### Exercise a
Please retype every one of the rows that follow the comment on smartphone sales, line for line, and leave the pictures out.

### Article

====

In Q42011, Verizon sold 4.3m iPhones, out of 7.7m smartphones sold (~55.8%).
Q1 2012 sales were 3.2m of 6.3m, or ~50.8%. The iPhone 4s was released in Oct
2011, and each iPhone release always sees a sales spike. Given that the iPhone
isn't likely to have another new release until Q4 2012, and that the iPhone's
sales percentage saw a relative ~10% drop quarter over quarter, I'm not quite
sure how to interpret that as "iPhones are booming, Android is dying".

Sales of the iPhone have certainly surged in the past 3 months, but at the
expense of RIM and Windows phones, not Android phones.

[http://blog.nielsen.com/nielsenwire/online_mobile/smartphone...](http://blog.nielsen.com/nielsenwire/online_mobile/smartphones-
account-for-half-of-all-mobile-phones-dominate-new-phone-purchases-in-the-us)

It's difficult to interpret this data as "Android is dying", when Occam would
suggest "New iPhone releases (and the subsequent price drop on older models)
always have a spike effect on iPhone sales". Given that the Neilsen data shows
that the iPhone purchases are not coming at the expense of Android purchases,
I can't help but think that the author is drawing some really faulty
conclusions.

====

### Data entries
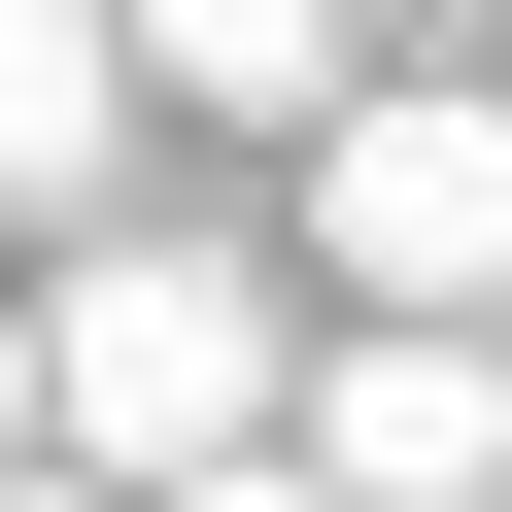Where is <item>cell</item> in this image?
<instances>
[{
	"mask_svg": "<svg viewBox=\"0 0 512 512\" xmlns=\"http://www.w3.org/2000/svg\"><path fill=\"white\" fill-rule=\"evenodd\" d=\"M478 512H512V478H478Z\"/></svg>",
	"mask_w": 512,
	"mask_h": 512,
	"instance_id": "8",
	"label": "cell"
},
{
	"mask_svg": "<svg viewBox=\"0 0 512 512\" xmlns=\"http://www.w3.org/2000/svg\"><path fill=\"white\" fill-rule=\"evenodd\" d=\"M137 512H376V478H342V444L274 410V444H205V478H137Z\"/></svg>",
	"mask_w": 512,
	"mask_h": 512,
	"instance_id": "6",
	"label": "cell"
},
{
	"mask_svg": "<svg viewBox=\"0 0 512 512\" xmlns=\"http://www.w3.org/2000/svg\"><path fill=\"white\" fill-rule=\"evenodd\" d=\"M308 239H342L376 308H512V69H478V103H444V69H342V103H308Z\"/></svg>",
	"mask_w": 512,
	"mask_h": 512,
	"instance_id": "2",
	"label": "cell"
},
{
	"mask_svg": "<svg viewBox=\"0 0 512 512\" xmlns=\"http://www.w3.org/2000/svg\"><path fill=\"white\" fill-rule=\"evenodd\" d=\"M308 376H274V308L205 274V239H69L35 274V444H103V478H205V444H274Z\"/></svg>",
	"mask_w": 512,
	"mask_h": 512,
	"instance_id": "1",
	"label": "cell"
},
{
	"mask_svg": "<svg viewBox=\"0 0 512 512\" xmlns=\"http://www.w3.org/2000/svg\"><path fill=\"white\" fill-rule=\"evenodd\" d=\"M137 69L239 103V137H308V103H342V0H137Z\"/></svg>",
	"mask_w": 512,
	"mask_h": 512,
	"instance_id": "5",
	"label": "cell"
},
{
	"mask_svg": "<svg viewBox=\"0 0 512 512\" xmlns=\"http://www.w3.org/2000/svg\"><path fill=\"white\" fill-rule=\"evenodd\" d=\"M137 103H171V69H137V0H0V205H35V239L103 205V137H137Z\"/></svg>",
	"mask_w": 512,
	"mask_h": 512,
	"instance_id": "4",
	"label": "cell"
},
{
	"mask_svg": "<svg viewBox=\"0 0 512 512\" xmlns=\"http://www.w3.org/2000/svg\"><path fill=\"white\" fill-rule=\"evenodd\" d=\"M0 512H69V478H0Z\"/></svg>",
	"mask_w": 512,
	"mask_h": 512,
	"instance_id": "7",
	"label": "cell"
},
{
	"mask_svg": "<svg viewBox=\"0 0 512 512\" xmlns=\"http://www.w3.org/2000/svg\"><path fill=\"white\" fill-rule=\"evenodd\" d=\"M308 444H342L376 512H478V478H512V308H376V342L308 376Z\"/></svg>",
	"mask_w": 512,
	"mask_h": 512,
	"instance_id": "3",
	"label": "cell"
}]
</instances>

====

### Exercise b
According to the comment, how many iPhones did Verizon sell in Q4 2011?

### Complete answer a
Where is <item>cell</item> in this image?
<instances>
[{
	"mask_svg": "<svg viewBox=\"0 0 512 512\" xmlns=\"http://www.w3.org/2000/svg\"><path fill=\"white\" fill-rule=\"evenodd\" d=\"M478 512H512V478H478Z\"/></svg>",
	"mask_w": 512,
	"mask_h": 512,
	"instance_id": "8",
	"label": "cell"
},
{
	"mask_svg": "<svg viewBox=\"0 0 512 512\" xmlns=\"http://www.w3.org/2000/svg\"><path fill=\"white\" fill-rule=\"evenodd\" d=\"M137 512H376V478H342V444L274 410V444H205V478H137Z\"/></svg>",
	"mask_w": 512,
	"mask_h": 512,
	"instance_id": "6",
	"label": "cell"
},
{
	"mask_svg": "<svg viewBox=\"0 0 512 512\" xmlns=\"http://www.w3.org/2000/svg\"><path fill=\"white\" fill-rule=\"evenodd\" d=\"M308 239H342L376 308H512V69H478V103H444V69H342V103H308Z\"/></svg>",
	"mask_w": 512,
	"mask_h": 512,
	"instance_id": "2",
	"label": "cell"
},
{
	"mask_svg": "<svg viewBox=\"0 0 512 512\" xmlns=\"http://www.w3.org/2000/svg\"><path fill=\"white\" fill-rule=\"evenodd\" d=\"M308 376H274V308L205 274V239H69L35 274V444H103V478H205V444H274Z\"/></svg>",
	"mask_w": 512,
	"mask_h": 512,
	"instance_id": "1",
	"label": "cell"
},
{
	"mask_svg": "<svg viewBox=\"0 0 512 512\" xmlns=\"http://www.w3.org/2000/svg\"><path fill=\"white\" fill-rule=\"evenodd\" d=\"M137 69L239 103V137H308V103H342V0H137Z\"/></svg>",
	"mask_w": 512,
	"mask_h": 512,
	"instance_id": "5",
	"label": "cell"
},
{
	"mask_svg": "<svg viewBox=\"0 0 512 512\" xmlns=\"http://www.w3.org/2000/svg\"><path fill=\"white\" fill-rule=\"evenodd\" d=\"M137 103H171V69H137V0H0V205H35V239L103 205V137H137Z\"/></svg>",
	"mask_w": 512,
	"mask_h": 512,
	"instance_id": "4",
	"label": "cell"
},
{
	"mask_svg": "<svg viewBox=\"0 0 512 512\" xmlns=\"http://www.w3.org/2000/svg\"><path fill=\"white\" fill-rule=\"evenodd\" d=\"M0 512H69V478H0Z\"/></svg>",
	"mask_w": 512,
	"mask_h": 512,
	"instance_id": "7",
	"label": "cell"
},
{
	"mask_svg": "<svg viewBox=\"0 0 512 512\" xmlns=\"http://www.w3.org/2000/svg\"><path fill=\"white\" fill-rule=\"evenodd\" d=\"M308 444H342L376 512H478V478H512V308H376V342L308 376Z\"/></svg>",
	"mask_w": 512,
	"mask_h": 512,
	"instance_id": "3",
	"label": "cell"
}]
</instances>

### Complete answer b
4.3m iPhones, out of 7.7m smartphones sold.